◆ **WHAT NEEDS TO BE DONE**
Every record that follows should be output exactly as it is given.

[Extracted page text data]
'''
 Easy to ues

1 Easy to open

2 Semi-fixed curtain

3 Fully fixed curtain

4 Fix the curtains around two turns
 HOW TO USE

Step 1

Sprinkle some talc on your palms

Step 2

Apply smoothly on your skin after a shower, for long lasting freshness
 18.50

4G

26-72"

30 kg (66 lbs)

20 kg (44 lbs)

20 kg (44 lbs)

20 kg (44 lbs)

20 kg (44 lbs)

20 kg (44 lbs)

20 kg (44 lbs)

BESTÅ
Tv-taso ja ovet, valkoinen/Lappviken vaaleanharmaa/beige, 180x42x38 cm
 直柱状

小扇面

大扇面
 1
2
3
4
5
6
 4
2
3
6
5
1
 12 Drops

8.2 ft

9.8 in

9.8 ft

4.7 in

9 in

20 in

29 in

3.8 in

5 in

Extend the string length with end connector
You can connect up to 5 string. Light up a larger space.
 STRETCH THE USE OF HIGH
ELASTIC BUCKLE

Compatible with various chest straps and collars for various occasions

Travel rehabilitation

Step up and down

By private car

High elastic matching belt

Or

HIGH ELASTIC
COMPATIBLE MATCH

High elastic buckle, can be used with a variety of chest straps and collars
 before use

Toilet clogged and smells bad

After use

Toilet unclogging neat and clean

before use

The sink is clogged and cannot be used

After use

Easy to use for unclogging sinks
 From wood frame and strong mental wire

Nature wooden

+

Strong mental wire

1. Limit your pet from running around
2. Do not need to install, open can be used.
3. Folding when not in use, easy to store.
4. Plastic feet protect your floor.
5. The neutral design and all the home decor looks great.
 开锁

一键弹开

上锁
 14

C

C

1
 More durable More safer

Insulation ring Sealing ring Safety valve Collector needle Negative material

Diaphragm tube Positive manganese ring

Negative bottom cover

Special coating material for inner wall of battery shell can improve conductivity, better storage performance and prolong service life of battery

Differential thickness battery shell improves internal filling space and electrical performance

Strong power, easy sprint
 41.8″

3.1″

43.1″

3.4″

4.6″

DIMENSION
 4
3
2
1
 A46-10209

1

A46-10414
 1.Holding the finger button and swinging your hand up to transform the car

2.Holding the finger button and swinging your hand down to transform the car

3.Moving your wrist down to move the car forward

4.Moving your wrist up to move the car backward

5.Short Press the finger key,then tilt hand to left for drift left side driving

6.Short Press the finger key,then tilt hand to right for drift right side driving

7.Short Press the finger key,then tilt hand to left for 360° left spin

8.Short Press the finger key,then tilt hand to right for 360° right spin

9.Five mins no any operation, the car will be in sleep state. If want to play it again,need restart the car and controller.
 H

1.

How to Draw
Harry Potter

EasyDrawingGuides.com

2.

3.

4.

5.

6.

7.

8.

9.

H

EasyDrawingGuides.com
'''
◆ **COMPLETED EXERCISE**
 Easy to ues

1 Easy to open

2 Semi-fixed curtain

3 Fully fixed curtain

4 Fix the curtains around two turns
 HOW TO USE

Step 1

Sprinkle some talc on your palms

Step 2

Apply smoothly on your skin after a shower, for long lasting freshness
 18.50

4G

26-72"

30 kg (66 lbs)

20 kg (44 lbs)

20 kg (44 lbs)

20 kg (44 lbs)

20 kg (44 lbs)

20 kg (44 lbs)

20 kg (44 lbs)

BESTÅ
Tv-taso ja ovet, valkoinen/Lappviken vaaleanharmaa/beige, 180x42x38 cm
 直柱状

小扇面

大扇面
 1
2
3
4
5
6
 4
2
3
6
5
1
 12 Drops

8.2 ft

9.8 in

9.8 ft

4.7 in

9 in

20 in

29 in

3.8 in

5 in

Extend the string length with end connector
You can connect up to 5 string. Light up a larger space.
 STRETCH THE USE OF HIGH
ELASTIC BUCKLE

Compatible with various chest straps and collars for various occasions

Travel rehabilitation

Step up and down

By private car

High elastic matching belt

Or

HIGH ELASTIC
COMPATIBLE MATCH

High elastic buckle, can be used with a variety of chest straps and collars
 before use

Toilet clogged and smells bad

After use

Toilet unclogging neat and clean

before use

The sink is clogged and cannot be used

After use

Easy to use for unclogging sinks
 From wood frame and strong mental wire

Nature wooden

+

Strong mental wire

1. Limit your pet from running around
2. Do not need to install, open can be used.
3. Folding when not in use, easy to store.
4. Plastic feet protect your floor.
5. The neutral design and all the home decor looks great.
 开锁

一键弹开

上锁
 14

C

C

1
 More durable More safer

Insulation ring Sealing ring Safety valve Collector needle Negative material

Diaphragm tube Positive manganese ring

Negative bottom cover

Special coating material for inner wall of battery shell can improve conductivity, better storage performance and prolong service life of battery

Differential thickness battery shell improves internal filling space and electrical performance

Strong power, easy sprint
 41.8″

3.1″

43.1″

3.4″

4.6″

DIMENSION
 4
3
2
1
 A46-10209

1

A46-10414
 1.Holding the finger button and swinging your hand up to transform the car

2.Holding the finger button and swinging your hand down to transform the car

3.Moving your wrist down to move the car forward

4.Moving your wrist up to move the car backward

5.Short Press the finger key,then tilt hand to left for drift left side driving

6.Short Press the finger key,then tilt hand to right for drift right side driving

7.Short Press the finger key,then tilt hand to left for 360° left spin

8.Short Press the finger key,then tilt hand to right for 360° right spin

9.Five mins no any operation, the car will be in sleep state. If want to play it again,need restart the car and controller.
 H

1.

How to Draw
Harry Potter

EasyDrawingGuides.com

2.

3.

4.

5.

6.

7.

8.

9.

H

EasyDrawingGuides.com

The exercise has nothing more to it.